*** Block opens ***

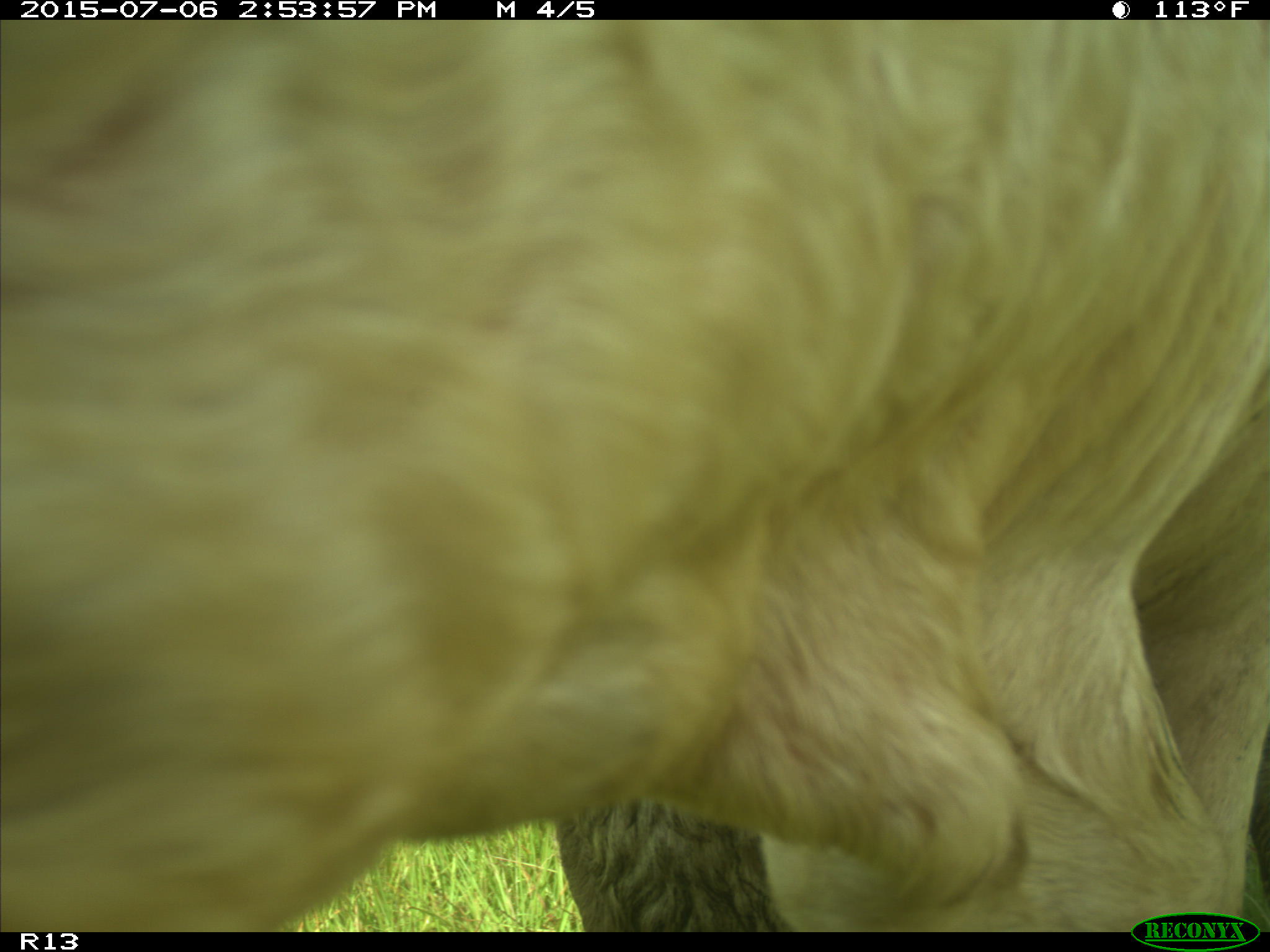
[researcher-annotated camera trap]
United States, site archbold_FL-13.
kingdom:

*** Block closes ***

▶ **How to complete this task**
In your copy, restate the data above word for word but leave out any picture.

▶ **Result**
[researcher-annotated camera trap]
United States, site archbold_FL-13.
kingdom:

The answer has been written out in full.